# [GIVEN TASK]
Copy out the whole listing exactly as written, leaving the pictures behind.

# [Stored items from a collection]
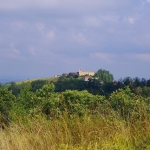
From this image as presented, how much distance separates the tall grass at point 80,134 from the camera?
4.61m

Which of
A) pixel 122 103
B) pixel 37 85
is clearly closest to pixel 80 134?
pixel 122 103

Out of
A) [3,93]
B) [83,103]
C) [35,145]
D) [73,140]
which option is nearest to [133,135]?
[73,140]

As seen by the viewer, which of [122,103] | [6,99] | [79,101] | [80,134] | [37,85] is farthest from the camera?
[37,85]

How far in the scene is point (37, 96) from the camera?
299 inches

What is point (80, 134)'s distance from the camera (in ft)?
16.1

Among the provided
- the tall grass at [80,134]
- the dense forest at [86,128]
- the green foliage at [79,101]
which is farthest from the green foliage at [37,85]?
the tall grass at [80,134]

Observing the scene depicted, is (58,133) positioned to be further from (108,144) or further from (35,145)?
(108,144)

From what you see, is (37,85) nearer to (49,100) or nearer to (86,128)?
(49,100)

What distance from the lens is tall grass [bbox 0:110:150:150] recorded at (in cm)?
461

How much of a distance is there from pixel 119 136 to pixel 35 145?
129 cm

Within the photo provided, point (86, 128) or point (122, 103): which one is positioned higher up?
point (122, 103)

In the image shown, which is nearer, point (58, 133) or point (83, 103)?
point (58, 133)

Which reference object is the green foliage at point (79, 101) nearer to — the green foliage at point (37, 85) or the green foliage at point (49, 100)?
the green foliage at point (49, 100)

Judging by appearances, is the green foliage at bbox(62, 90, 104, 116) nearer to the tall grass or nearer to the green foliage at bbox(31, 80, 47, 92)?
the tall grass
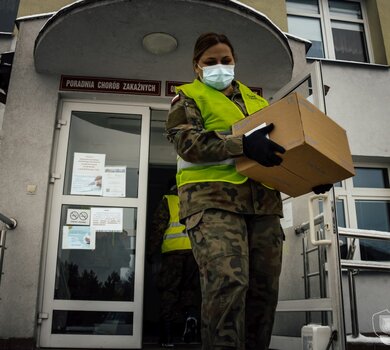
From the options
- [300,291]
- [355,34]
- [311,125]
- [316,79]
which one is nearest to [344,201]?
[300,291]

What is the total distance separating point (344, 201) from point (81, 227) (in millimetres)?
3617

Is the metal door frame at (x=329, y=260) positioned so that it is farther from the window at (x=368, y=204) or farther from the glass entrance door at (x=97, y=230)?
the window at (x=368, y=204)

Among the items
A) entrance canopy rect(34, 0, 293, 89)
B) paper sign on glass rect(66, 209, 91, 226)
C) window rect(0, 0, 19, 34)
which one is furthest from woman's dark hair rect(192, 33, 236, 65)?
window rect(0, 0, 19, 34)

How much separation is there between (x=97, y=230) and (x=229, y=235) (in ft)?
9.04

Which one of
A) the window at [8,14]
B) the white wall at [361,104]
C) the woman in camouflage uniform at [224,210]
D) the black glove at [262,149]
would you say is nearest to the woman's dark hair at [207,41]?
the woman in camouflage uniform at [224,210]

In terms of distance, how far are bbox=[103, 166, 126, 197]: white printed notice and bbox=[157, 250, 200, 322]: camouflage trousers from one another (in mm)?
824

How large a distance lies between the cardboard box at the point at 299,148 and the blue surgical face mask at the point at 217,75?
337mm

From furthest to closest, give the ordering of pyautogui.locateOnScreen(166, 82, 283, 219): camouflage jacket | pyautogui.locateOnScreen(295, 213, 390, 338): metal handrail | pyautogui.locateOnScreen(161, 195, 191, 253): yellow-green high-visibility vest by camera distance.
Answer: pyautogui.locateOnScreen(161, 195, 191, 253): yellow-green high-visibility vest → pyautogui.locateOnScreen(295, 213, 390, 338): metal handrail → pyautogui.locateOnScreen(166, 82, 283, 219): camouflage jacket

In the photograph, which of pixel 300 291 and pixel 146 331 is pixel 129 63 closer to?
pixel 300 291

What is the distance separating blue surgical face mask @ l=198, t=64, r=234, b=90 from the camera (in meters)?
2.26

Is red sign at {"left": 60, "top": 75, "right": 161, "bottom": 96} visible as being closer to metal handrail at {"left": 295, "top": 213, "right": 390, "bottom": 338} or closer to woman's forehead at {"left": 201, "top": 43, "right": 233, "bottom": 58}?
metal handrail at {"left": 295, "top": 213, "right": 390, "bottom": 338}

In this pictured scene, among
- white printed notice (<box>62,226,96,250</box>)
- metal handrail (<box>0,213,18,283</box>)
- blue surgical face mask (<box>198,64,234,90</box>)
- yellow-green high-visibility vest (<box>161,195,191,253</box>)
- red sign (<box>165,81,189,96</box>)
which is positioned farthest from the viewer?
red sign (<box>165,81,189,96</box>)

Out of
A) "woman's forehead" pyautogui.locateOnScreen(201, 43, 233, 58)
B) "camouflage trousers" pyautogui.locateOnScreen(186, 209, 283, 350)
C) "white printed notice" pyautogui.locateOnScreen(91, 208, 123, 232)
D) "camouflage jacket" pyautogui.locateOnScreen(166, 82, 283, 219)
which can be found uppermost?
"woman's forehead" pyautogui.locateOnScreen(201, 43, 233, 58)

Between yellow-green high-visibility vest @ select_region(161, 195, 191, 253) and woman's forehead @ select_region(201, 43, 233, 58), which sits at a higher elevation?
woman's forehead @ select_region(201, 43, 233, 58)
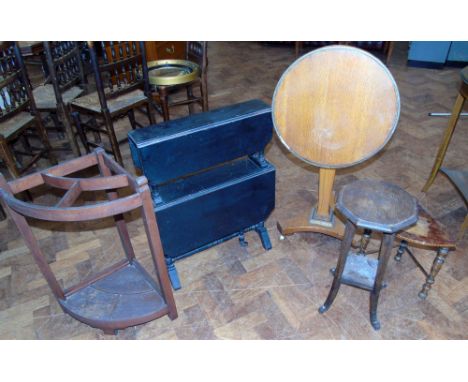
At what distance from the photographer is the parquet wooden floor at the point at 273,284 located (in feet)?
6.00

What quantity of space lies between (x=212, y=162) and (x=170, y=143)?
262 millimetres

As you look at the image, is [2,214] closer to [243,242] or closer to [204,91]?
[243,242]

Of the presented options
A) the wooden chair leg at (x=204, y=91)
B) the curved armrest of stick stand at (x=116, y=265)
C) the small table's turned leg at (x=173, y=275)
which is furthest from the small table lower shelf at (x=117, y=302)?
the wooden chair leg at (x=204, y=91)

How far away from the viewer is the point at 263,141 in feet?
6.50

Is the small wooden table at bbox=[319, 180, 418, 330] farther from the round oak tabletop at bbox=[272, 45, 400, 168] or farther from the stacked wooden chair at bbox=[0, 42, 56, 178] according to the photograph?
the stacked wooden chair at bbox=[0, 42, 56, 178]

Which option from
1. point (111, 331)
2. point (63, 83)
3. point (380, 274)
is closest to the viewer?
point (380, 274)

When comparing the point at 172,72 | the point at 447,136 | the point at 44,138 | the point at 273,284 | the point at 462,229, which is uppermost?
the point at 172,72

# [FULL OUTPUT]
From this image as presented, how much distance separates the tall grass at point 80,134 from the camera?
4.61m

Which of
A) pixel 122 103
B) pixel 37 85
is clearly closest to pixel 80 134?
pixel 122 103

Out of
A) [3,93]
B) [83,103]
C) [35,145]
D) [73,140]
which option is nearest to [133,135]?
[73,140]

As seen by the viewer, which of [122,103] | [6,99] | [79,101] | [80,134] | [37,85] is farthest from the camera?
[37,85]

How far in the scene is point (37, 96) from the camera?
299 inches

What is point (80, 134)'s distance from the camera (in ft)?
16.1

Among the provided
- the tall grass at [80,134]
- the dense forest at [86,128]
- the green foliage at [79,101]
which is farthest from the green foliage at [37,85]?
the tall grass at [80,134]

Observing the scene depicted, is (58,133) positioned to be further from (108,144) or further from (35,145)?
(108,144)

From what you see, is (37,85) nearer to (49,100) or nearer to (86,128)?
(49,100)

What distance from the lens is tall grass [bbox 0:110:150:150] recorded at (in cm)?
461

How much of a distance is there from pixel 119 136 to pixel 35 145?
129 cm

Within the photo provided, point (86, 128) or point (122, 103): which one is positioned higher up?
point (122, 103)

In the image shown, which is nearer, point (58, 133) or point (83, 103)?
point (58, 133)

Which reference object is the green foliage at point (79, 101) nearer to — the green foliage at point (37, 85) or the green foliage at point (49, 100)?
the green foliage at point (49, 100)

Judging by appearances, is the green foliage at bbox(62, 90, 104, 116) nearer to the tall grass or nearer to the green foliage at bbox(31, 80, 47, 92)?
the tall grass
From the options
- [300,291]
- [355,34]
- [311,125]
- [316,79]
which one is nearest to [344,201]?
[300,291]

What is the total distance separating point (344, 201) from point (81, 227) (in millimetres)?
3617

Is the metal door frame at (x=329, y=260) positioned so that it is farther from the window at (x=368, y=204) or farther from the glass entrance door at (x=97, y=230)?
the window at (x=368, y=204)

Among the items
A) entrance canopy rect(34, 0, 293, 89)
B) paper sign on glass rect(66, 209, 91, 226)
C) window rect(0, 0, 19, 34)
which one is furthest from woman's dark hair rect(192, 33, 236, 65)?
window rect(0, 0, 19, 34)

How much separation is there between (x=97, y=230) and (x=229, y=235) (in ft)?
9.04

Which one of
A) the window at [8,14]
B) the white wall at [361,104]
C) the woman in camouflage uniform at [224,210]
D) the black glove at [262,149]
would you say is nearest to the woman's dark hair at [207,41]?
the woman in camouflage uniform at [224,210]

In terms of distance, how far are bbox=[103, 166, 126, 197]: white printed notice and bbox=[157, 250, 200, 322]: camouflage trousers from one another (in mm)?
824

How large a distance lies between the cardboard box at the point at 299,148 and the blue surgical face mask at the point at 217,75?
337mm

From furthest to closest, give the ordering of pyautogui.locateOnScreen(166, 82, 283, 219): camouflage jacket | pyautogui.locateOnScreen(295, 213, 390, 338): metal handrail | pyautogui.locateOnScreen(161, 195, 191, 253): yellow-green high-visibility vest by camera distance.
Answer: pyautogui.locateOnScreen(161, 195, 191, 253): yellow-green high-visibility vest → pyautogui.locateOnScreen(295, 213, 390, 338): metal handrail → pyautogui.locateOnScreen(166, 82, 283, 219): camouflage jacket

In the photograph, which of pixel 300 291 and pixel 146 331 is pixel 129 63 closer to?
pixel 300 291

What is the distance separating blue surgical face mask @ l=198, t=64, r=234, b=90 from the camera (in meters)?
2.26

Is red sign at {"left": 60, "top": 75, "right": 161, "bottom": 96} visible as being closer to metal handrail at {"left": 295, "top": 213, "right": 390, "bottom": 338} or closer to woman's forehead at {"left": 201, "top": 43, "right": 233, "bottom": 58}?
metal handrail at {"left": 295, "top": 213, "right": 390, "bottom": 338}

In this pictured scene, among
- white printed notice (<box>62,226,96,250</box>)
- metal handrail (<box>0,213,18,283</box>)
- blue surgical face mask (<box>198,64,234,90</box>)
- yellow-green high-visibility vest (<box>161,195,191,253</box>)
- red sign (<box>165,81,189,96</box>)
which is positioned farthest from the viewer?
red sign (<box>165,81,189,96</box>)

Out of
A) "woman's forehead" pyautogui.locateOnScreen(201, 43, 233, 58)
B) "camouflage trousers" pyautogui.locateOnScreen(186, 209, 283, 350)
C) "white printed notice" pyautogui.locateOnScreen(91, 208, 123, 232)
D) "camouflage jacket" pyautogui.locateOnScreen(166, 82, 283, 219)
which can be found uppermost?
"woman's forehead" pyautogui.locateOnScreen(201, 43, 233, 58)

Between yellow-green high-visibility vest @ select_region(161, 195, 191, 253) and woman's forehead @ select_region(201, 43, 233, 58), which sits at a higher elevation?
woman's forehead @ select_region(201, 43, 233, 58)
At what distance from the photographer is the parquet wooden floor at the point at 273,284 located (in feet)?
6.00

What quantity of space lies between (x=212, y=162) and (x=170, y=143)?
262 millimetres

As you look at the image, is [2,214] closer to [243,242] or closer to [204,91]?
[243,242]

Of the presented options
A) the wooden chair leg at (x=204, y=91)
B) the curved armrest of stick stand at (x=116, y=265)
C) the small table's turned leg at (x=173, y=275)
which is furthest from the small table lower shelf at (x=117, y=302)?
the wooden chair leg at (x=204, y=91)

How far away from the viewer is the point at 263,141 in feet?
6.50

Is the small wooden table at bbox=[319, 180, 418, 330] farther from the round oak tabletop at bbox=[272, 45, 400, 168] or farther from the stacked wooden chair at bbox=[0, 42, 56, 178] according to the photograph?
the stacked wooden chair at bbox=[0, 42, 56, 178]

Which option from
1. point (111, 331)
2. point (63, 83)
3. point (380, 274)
is closest to the viewer?
point (380, 274)

When comparing the point at 172,72 | the point at 447,136 | the point at 44,138 | the point at 273,284 | the point at 462,229, which is uppermost?
the point at 172,72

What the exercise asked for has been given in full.